Search code examples
c++x86ssesimdintrinsics

Setting last or first n bits in SSE register


How can I create a __m128i having the n most significant bits set (in the entire vector)? I need this to mask portions of a buffer that are relevant for a computation. If possible, the solution should have no branches, but this seems hard to achieve

How can I do this ?


Solution

  • You can use one of the methods from this question to generate a mask with the MS n bytes set to all ones.
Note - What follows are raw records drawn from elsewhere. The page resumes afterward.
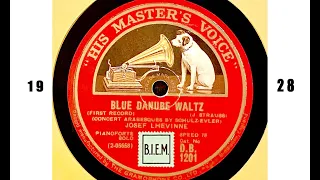 LHEVINNE - Blue Danube Waltz - 1928 HMV 78 RPM Playing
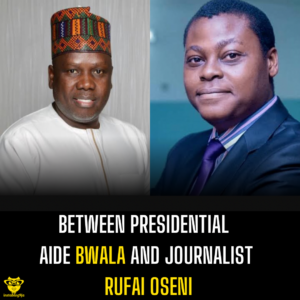 Between presidential aide Bwala and journalist Rufai Oseni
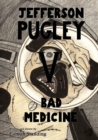 Image for Jefferson Pugley V: Bad Medicine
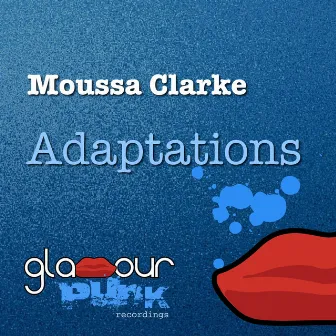 Adaptations by Moussa Clarke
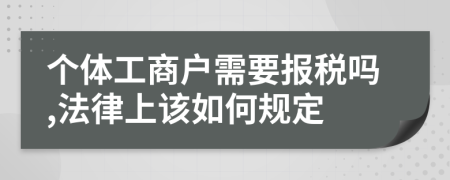 个体工商户需要报税吗,法律上该如何规定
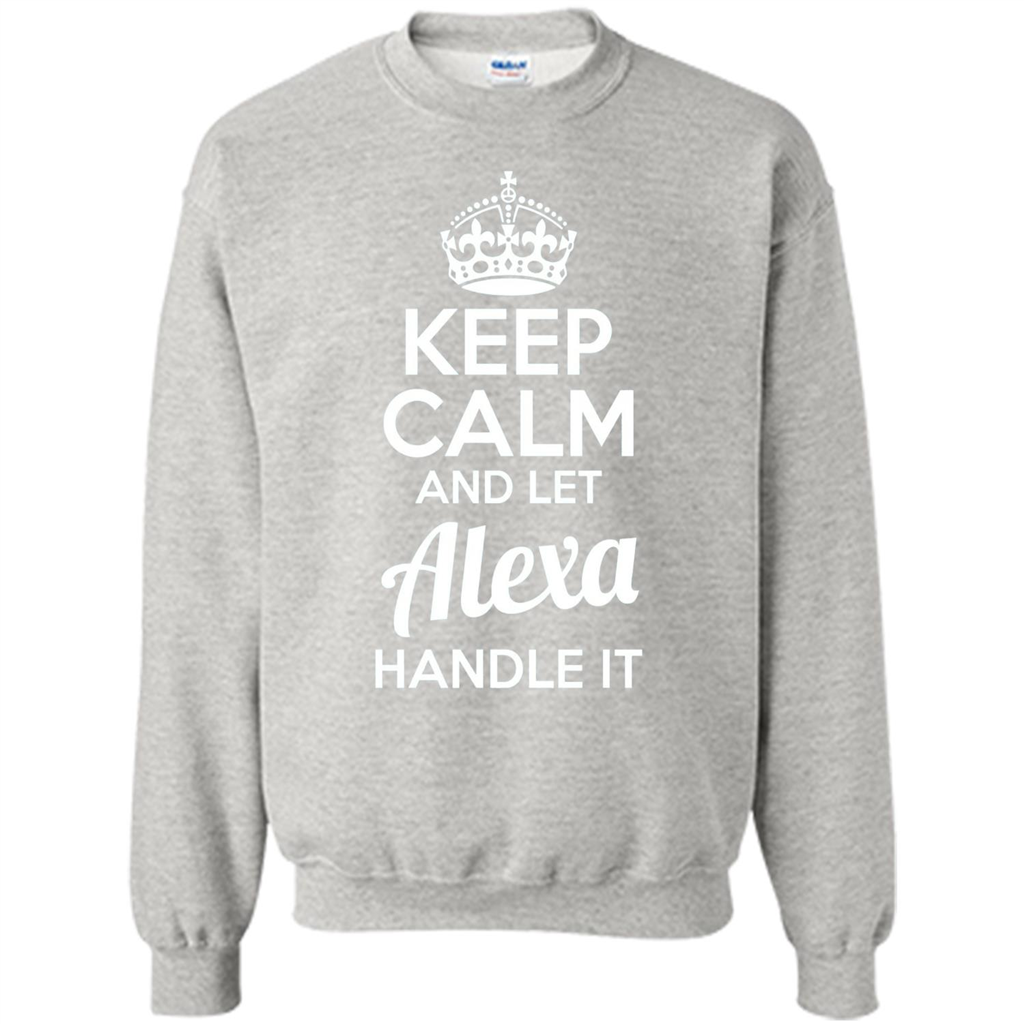 Alexa T-shirt Keep Calm and Let Alexa Handle It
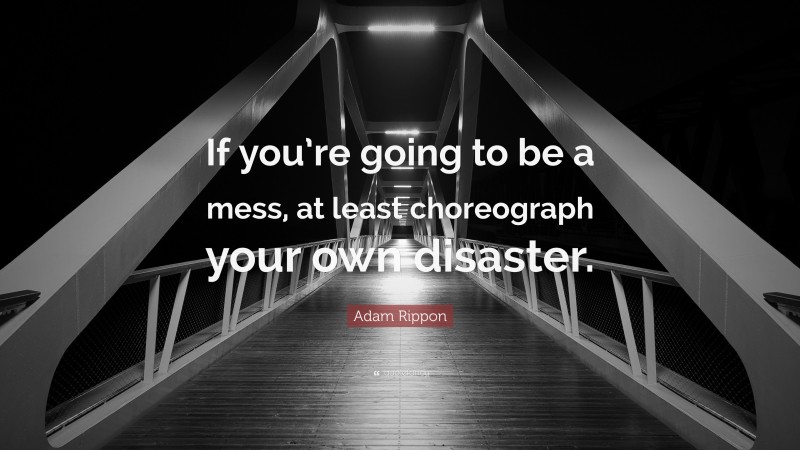 Adam Rippon Quote: “If you’re going to be a mess, at least choreograph your own disaster.”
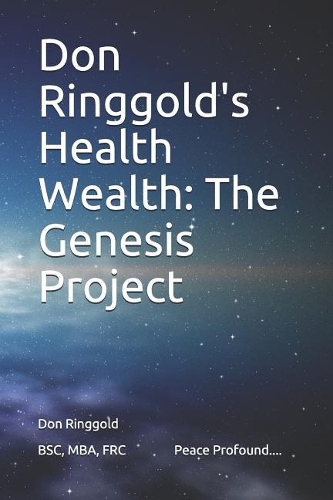 Don Ringgold's Health Wealth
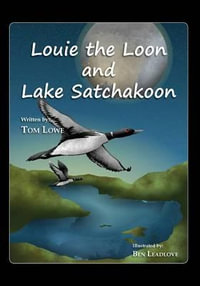 Louie the Loon and Lake Satchakoon - Tom Lowe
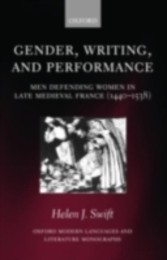 Gender, Writing, and Performance Men Defending Women in Late Medieval France (1440-1538)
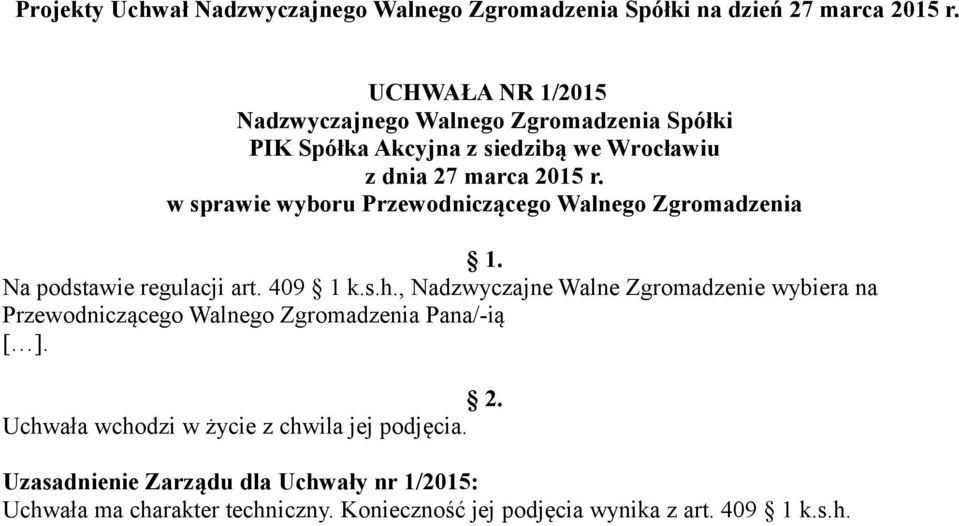 w sprawie wyboru Przewodniczącego Walnego Zgromadzenia 1. Na podstawie regulacji art. 409 1 k.s.h.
You would then just need to fix up any remaining bits when n is not a multiple of 8.

    I suggest trying something like this:

    - init vector A = all (8 bit) elements to the residual mask of n % 8 bits
    - init vector B = mask of n / 8 bytes using one of the above-mentioned methods
    - init vector C = mask of (n + 7) / 8 bytes using one of the above-mentioned methods
    - result = A | B & C
    

    So for example if n = 36:

    A = f0 f0 f0 f0 f0 f0 f0 f0 f0 f0 f0 f0 f0 f0 f0 f0
    B = ff ff ff ff 00 00 00 00 00 00 00 00 00 00 00 00
    C = ff ff ff ff ff 00 00 00 00 00 00 00 00 00 00 00
    ==> ff ff ff ff f0 00 00 00 00 00 00 00 00 00 00 00
    

    This would be branchless, as required, but it's probably of the order of ~10 instructions. There may be a more efficient method but I would need to give this some more thought.